Dans les entrées, remplacez « nearer » par « closer » en recopiant les lignes depuis celle qui contient « Across the image, is » jusqu'à celle qui contient « [115,275] → [19,404] → [51,246] → [699,97] » comprise, sans rien modifier d'autre. Ne reprenez pas les images dans votre réponse.

(Entrées d'images et de questions)
■ ■ ■ ■

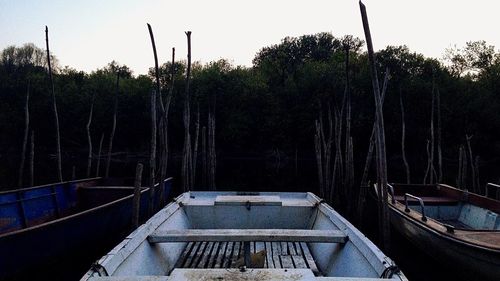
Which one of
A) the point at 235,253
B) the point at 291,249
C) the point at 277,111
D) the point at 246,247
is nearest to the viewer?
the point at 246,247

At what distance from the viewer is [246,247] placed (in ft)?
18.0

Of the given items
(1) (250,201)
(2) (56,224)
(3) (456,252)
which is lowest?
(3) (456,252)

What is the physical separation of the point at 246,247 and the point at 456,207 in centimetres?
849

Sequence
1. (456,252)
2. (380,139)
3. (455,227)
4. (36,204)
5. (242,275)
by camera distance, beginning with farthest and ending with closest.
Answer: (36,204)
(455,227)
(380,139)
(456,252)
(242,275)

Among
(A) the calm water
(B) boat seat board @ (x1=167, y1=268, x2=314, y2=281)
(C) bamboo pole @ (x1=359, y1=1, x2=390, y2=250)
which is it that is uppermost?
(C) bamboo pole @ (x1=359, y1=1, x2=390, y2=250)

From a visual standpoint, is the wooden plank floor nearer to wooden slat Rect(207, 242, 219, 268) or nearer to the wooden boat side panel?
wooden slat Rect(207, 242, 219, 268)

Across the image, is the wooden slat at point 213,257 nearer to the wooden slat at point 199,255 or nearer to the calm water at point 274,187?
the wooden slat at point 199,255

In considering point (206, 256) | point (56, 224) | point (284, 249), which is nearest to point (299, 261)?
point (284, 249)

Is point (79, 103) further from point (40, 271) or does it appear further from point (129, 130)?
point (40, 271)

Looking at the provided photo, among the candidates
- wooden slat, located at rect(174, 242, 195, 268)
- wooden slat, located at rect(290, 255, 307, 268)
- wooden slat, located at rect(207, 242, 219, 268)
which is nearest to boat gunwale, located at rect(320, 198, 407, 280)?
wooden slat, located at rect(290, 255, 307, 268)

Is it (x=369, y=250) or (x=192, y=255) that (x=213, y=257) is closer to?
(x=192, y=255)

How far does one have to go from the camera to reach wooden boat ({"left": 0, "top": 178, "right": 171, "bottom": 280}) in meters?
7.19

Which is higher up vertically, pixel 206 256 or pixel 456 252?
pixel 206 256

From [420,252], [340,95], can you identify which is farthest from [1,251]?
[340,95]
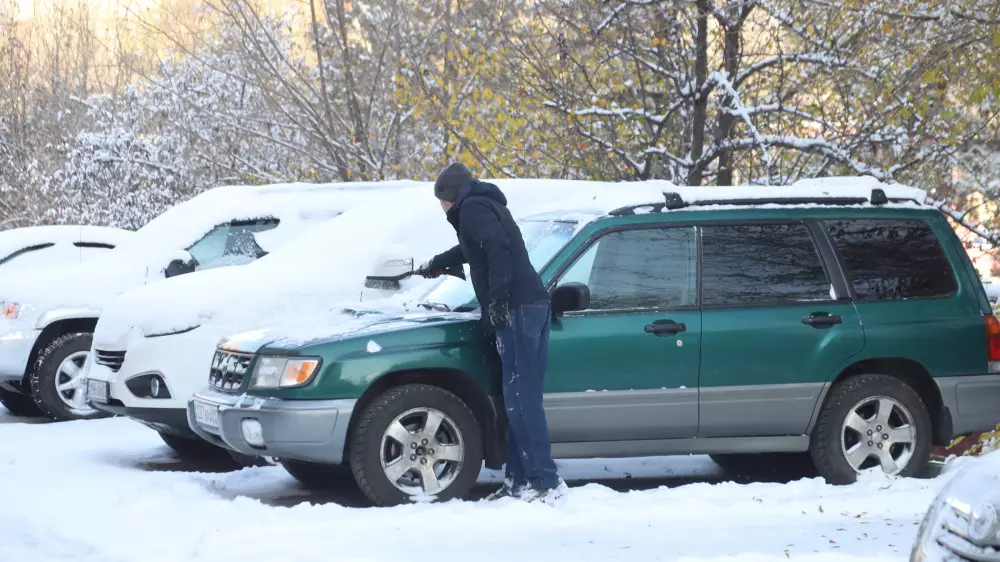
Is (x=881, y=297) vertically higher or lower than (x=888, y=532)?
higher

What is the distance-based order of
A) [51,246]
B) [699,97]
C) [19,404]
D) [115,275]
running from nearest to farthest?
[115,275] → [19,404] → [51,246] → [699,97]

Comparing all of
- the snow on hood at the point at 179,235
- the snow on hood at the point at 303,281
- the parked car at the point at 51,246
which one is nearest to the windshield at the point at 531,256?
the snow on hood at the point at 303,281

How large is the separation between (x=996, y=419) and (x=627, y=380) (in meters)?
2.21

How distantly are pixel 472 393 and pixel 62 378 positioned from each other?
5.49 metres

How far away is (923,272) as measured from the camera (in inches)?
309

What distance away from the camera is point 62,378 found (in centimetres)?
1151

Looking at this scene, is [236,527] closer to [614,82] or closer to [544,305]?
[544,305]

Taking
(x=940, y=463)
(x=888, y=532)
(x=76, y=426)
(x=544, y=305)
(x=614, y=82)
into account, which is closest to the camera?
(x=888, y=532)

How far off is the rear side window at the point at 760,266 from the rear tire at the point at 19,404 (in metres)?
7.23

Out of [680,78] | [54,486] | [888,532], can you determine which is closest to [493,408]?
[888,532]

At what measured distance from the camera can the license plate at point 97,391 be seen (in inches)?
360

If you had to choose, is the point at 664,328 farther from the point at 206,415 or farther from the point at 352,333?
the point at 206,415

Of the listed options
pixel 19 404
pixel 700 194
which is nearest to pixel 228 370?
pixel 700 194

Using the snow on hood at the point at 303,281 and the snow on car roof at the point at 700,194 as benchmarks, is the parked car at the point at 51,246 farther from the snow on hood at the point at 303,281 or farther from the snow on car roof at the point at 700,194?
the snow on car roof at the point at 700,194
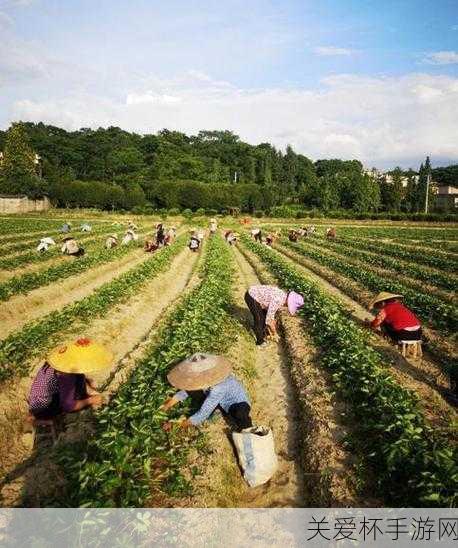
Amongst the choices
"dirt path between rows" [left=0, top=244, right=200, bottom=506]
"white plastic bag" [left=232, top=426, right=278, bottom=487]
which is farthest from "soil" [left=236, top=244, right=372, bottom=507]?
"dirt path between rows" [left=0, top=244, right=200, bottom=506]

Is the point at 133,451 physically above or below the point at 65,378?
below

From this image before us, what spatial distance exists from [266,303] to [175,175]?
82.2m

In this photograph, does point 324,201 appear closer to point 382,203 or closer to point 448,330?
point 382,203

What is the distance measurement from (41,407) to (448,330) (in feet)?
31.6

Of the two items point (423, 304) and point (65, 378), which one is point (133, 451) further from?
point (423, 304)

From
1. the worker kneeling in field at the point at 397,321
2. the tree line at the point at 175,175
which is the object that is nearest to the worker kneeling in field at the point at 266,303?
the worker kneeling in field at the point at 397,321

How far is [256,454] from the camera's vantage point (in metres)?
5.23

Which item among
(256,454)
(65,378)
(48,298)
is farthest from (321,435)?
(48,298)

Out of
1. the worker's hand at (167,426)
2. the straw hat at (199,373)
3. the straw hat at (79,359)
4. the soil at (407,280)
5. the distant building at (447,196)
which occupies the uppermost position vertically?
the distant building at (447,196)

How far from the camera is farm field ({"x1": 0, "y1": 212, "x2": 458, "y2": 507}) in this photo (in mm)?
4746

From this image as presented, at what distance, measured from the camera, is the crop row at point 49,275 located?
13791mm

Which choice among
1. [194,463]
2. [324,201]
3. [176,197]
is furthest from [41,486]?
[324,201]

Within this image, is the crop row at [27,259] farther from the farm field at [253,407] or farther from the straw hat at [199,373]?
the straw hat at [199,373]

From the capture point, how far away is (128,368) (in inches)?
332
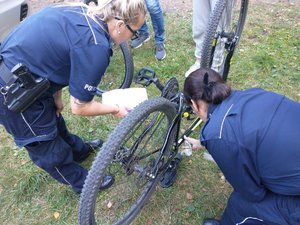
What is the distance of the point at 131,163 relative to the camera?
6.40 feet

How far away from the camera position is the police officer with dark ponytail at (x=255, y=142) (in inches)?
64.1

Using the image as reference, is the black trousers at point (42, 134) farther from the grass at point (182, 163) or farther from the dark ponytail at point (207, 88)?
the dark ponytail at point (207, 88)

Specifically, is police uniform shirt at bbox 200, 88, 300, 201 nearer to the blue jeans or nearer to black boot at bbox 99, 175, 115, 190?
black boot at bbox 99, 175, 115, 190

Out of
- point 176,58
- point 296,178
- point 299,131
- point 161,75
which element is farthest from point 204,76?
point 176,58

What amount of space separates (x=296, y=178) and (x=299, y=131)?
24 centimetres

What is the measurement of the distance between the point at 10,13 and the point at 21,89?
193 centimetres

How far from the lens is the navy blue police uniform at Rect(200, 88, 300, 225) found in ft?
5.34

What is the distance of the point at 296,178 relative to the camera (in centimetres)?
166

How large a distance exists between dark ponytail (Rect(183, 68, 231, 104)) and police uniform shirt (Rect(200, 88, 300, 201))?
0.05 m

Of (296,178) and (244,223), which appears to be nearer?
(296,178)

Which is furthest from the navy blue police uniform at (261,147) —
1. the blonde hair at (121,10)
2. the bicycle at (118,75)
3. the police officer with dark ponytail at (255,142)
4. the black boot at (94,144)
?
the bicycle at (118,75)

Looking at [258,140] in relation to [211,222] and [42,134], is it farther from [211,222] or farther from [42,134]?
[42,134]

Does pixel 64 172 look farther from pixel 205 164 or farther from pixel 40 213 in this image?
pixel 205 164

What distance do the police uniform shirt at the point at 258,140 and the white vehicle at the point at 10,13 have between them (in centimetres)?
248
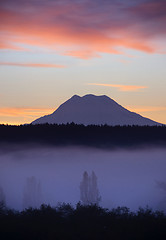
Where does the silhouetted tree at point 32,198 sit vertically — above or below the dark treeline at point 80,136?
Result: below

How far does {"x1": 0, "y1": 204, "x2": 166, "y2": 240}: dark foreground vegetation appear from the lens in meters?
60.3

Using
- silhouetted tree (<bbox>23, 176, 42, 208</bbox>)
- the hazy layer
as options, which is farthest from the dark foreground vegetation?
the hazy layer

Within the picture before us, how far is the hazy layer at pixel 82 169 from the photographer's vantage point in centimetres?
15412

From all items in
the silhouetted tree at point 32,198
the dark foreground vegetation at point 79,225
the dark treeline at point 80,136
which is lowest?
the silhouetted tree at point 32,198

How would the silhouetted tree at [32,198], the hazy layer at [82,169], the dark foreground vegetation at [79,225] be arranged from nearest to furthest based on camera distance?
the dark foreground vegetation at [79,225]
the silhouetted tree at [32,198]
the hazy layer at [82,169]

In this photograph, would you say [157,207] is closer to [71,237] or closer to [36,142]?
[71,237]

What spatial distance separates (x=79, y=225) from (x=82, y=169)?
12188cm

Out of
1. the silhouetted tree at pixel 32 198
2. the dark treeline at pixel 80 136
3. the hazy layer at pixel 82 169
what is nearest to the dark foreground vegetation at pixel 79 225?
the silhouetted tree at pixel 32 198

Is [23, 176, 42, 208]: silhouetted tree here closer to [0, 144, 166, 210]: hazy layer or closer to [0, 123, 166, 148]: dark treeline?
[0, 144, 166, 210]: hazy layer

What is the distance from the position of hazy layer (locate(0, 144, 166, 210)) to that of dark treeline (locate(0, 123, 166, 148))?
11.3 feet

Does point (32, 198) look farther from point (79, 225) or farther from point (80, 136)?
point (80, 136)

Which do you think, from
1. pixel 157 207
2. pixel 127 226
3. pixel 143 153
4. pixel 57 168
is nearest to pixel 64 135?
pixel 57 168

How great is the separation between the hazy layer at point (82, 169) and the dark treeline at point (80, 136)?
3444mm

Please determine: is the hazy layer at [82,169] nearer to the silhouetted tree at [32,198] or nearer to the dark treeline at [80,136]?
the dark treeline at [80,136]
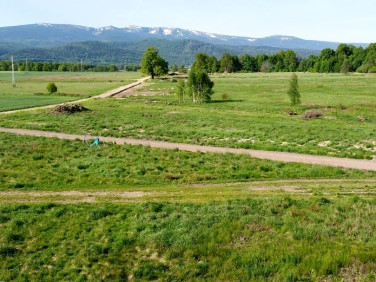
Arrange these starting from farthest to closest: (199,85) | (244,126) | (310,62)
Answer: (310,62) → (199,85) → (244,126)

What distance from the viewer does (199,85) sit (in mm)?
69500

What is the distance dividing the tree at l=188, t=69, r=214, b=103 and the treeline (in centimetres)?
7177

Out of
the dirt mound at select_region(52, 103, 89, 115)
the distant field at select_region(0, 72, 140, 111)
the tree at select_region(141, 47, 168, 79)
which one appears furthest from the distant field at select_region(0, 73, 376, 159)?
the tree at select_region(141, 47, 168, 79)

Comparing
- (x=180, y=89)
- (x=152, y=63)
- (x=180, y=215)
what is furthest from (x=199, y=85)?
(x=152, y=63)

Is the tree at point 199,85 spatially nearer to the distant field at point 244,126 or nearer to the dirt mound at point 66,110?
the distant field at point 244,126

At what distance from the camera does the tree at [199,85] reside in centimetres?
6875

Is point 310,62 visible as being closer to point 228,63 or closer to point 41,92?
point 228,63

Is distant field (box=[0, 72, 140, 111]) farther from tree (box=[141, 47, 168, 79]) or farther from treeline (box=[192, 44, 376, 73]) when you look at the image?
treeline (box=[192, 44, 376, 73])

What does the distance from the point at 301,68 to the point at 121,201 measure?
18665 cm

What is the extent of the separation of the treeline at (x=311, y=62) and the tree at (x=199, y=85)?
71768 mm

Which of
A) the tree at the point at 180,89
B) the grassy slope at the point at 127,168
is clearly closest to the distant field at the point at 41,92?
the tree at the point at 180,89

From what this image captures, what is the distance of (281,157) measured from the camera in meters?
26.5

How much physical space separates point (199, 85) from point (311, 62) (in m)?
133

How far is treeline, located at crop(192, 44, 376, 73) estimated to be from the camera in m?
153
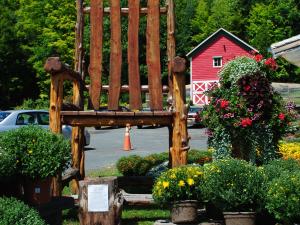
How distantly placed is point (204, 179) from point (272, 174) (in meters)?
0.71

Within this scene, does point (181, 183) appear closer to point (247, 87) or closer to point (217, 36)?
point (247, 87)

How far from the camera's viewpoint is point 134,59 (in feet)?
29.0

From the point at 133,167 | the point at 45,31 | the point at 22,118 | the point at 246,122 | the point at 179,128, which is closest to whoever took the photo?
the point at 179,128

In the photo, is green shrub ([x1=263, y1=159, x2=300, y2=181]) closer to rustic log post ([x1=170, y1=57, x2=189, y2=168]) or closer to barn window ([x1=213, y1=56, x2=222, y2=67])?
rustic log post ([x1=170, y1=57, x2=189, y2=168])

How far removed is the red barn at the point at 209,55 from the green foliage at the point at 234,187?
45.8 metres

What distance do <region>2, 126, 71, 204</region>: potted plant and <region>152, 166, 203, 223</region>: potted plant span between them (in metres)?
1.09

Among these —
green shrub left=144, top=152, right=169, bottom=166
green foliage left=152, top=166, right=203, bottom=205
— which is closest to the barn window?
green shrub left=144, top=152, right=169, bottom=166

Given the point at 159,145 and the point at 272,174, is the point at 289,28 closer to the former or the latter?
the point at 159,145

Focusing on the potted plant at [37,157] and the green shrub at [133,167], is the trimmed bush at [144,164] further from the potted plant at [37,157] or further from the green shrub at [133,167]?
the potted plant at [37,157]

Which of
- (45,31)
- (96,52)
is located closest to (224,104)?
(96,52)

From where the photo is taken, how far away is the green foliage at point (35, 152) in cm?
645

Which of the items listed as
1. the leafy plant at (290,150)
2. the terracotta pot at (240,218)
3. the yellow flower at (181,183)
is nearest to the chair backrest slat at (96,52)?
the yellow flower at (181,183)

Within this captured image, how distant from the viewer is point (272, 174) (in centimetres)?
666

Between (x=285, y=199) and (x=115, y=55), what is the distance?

■ ■ ■ ■

▶ **TÂCHE TERMINÉE**
Across the image, is the wooden slat at point 213,257 closer to the wooden slat at point 199,255 or closer to the calm water at point 274,187?
the wooden slat at point 199,255

In considering point (206, 256) | point (56, 224) | point (284, 249), which is nearest to point (299, 261)?
point (284, 249)

Is point (79, 103) further from point (40, 271) or does it appear further from point (129, 130)?
point (40, 271)

Looking at the provided photo, among the candidates
- wooden slat, located at rect(174, 242, 195, 268)
- wooden slat, located at rect(290, 255, 307, 268)
- wooden slat, located at rect(207, 242, 219, 268)
which is nearest to boat gunwale, located at rect(320, 198, 407, 280)?
wooden slat, located at rect(290, 255, 307, 268)

Is it (x=369, y=250) or (x=192, y=255) that (x=213, y=257) is closer to?
(x=192, y=255)

How far does one have to go from the camera to reach wooden boat ({"left": 0, "top": 178, "right": 171, "bottom": 280}) in meters?
7.19

Which is higher up vertically, pixel 206 256 or pixel 456 252?
pixel 206 256

From [420,252], [340,95], can you identify which is farthest from [1,251]?
[340,95]
Is (x=881, y=297) vertically higher or lower than (x=888, y=532)?
higher

What is the distance-based order of
A) [51,246]
B) [699,97]
C) [19,404]
D) [115,275]
running from nearest to farthest?
[115,275] → [19,404] → [51,246] → [699,97]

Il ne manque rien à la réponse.